* **TEXTE**:
Mme Echaquan, une mère de famille atikamekw, est décédée sous les injures du personnel soignant au Centre hospitalier régional de Lanaudière en septembre dernier. Mamadi Camara a quant à lui été arrêté et détenu à tort en janvier dernier à la suite d’une agression contre un policier.
Selon Mme Joseph, que ce soit dans les institutions ou au niveau individuel, plusieurs essaient de banaliser le racisme en trouvant des «excuses». «Il faut s’assurer qu’il n’y ait plus d’excuses, plus de banalisation, plus de faux-fuyant lorsqu’il y a des actes de racisme et des actes de discriminations», dit-elle.
Sensibiliser et former avant de sévir sur les réseaux sociaux
Par ailleurs, les signataires du pacte demandent d’assurer une sensibilisation, ainsi qu’une mobilisation en continu et à grande échelle contre le racisme à travers les systèmes et les institutions. «Il faut tout un projet de réflexion autour d’un changement de valeurs sociétales, accompagné certainement de projets de loi», dit-elle.
Selon Kerline Joseph, l’application de la «tolérance zéro» passerait par la mise sur pied de certains programmes de formation et de politiques au sein de la fonction publique québécoise. Elle cite la formation des policiers comme exemple. «On ne dit pas qu’ils ne sont pas formés. Mais il faudrait une meilleure formation spécifique à la réalité des actes de racisme ou de discrimination et des effets que ça peut causer», précise Mme Joseph.
Toutefois, si, selon les signataires du pacte, l’espace public doit être assaini de tous les comportements nocifs, Kerline Joseph reconnaît qu’il n’est pas si simple de surveiller les commentaires haineux, racistes ou discriminatoires sur les réseaux sociaux. «C’est de savoir comment on peut sévir, à travers les réseaux sociaux, sans réduire ce qu’on appelle la liberté d’expression parce qu’on touche à un droit qui est très large et très protégé», précise-t-elle.
La docteure en droit ajoute que la surveillance des réseaux sociaux est une solution intéressante, mais qui ne peut se faire sans étude au préalable pour évaluer quelle est la meilleure façon de faire.
Des actions majeures ont été réalisées, dit le cabinet du ministre
Appelé à réagir, le cabinet du ministre responsable de la lutte contre le racisme, Benoit Charette, rappelle qu’il assurera la mise en œuvre du rapport du Groupe d’action incluant ses 25 recommandations.
«D’ailleurs, son titre en soi, ‘Le racisme au Québec : tolérance zéro’, est révélateur de notre volonté de corriger des aberrations qui n’ont tout simplement pas leur place dans notre société», ajoute son attachée de presse, Geneviève Richard.

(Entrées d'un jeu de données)
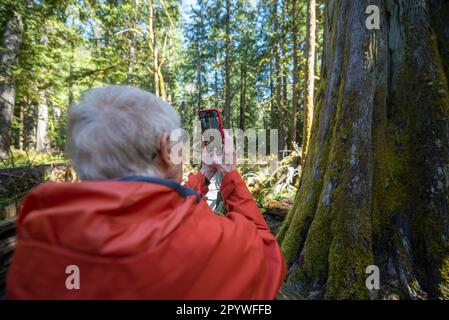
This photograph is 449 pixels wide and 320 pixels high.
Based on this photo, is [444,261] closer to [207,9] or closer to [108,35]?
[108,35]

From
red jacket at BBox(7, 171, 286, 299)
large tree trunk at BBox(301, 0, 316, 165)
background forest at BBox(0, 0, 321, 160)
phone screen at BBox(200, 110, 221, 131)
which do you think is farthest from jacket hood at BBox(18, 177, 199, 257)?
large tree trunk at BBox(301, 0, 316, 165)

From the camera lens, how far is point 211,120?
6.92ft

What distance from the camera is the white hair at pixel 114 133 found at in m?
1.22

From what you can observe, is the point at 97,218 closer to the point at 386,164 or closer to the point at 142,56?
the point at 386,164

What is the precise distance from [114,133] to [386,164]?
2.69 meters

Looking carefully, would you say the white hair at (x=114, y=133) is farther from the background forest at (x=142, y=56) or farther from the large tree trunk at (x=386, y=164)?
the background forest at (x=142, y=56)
---
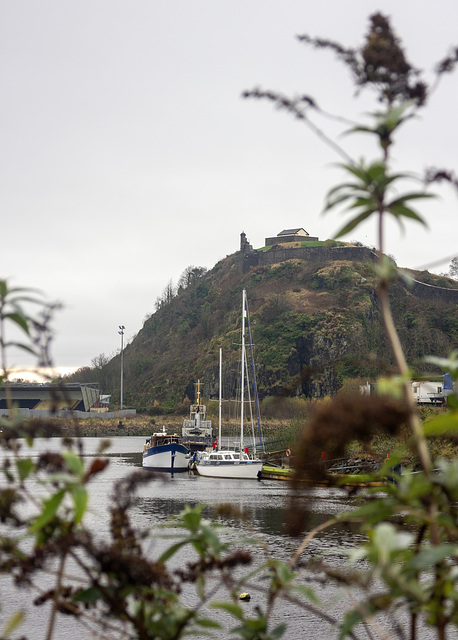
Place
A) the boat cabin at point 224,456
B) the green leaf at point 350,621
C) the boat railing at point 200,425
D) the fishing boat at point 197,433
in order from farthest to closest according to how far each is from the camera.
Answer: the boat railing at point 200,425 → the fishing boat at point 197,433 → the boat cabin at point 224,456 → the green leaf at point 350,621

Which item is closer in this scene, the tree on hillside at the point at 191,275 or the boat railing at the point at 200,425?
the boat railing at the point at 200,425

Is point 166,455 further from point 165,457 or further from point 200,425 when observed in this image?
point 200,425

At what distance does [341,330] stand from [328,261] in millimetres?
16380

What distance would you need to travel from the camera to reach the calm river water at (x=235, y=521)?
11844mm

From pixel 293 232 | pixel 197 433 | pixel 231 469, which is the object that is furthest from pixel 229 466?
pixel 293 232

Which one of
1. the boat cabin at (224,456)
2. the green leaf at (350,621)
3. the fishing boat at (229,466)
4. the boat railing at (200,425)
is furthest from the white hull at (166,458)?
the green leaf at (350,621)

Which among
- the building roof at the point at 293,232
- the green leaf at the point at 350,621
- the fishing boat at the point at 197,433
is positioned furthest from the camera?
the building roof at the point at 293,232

* **ACTIVITÉ**:
Recopiez, dans le texte sur le racisme au Québec, le passage qui s'ouvre sur les mots « Toutefois, si, selon » et se termine par « façon de faire. ».

* **RÉPONSE ÉCRITE**:
Toutefois, si, selon les signataires du pacte, l’espace public doit être assaini de tous les comportements nocifs, Kerline Joseph reconnaît qu’il n’est pas si simple de surveiller les commentaires haineux, racistes ou discriminatoires sur les réseaux sociaux. «C’est de savoir comment on peut sévir, à travers les réseaux sociaux, sans réduire ce qu’on appelle la liberté d’expression parce qu’on touche à un droit qui est très large et très protégé», précise-t-elle.
La docteure en droit ajoute que la surveillance des réseaux sociaux est une solution intéressante, mais qui ne peut se faire sans étude au préalable pour évaluer quelle est la meilleure façon de faire.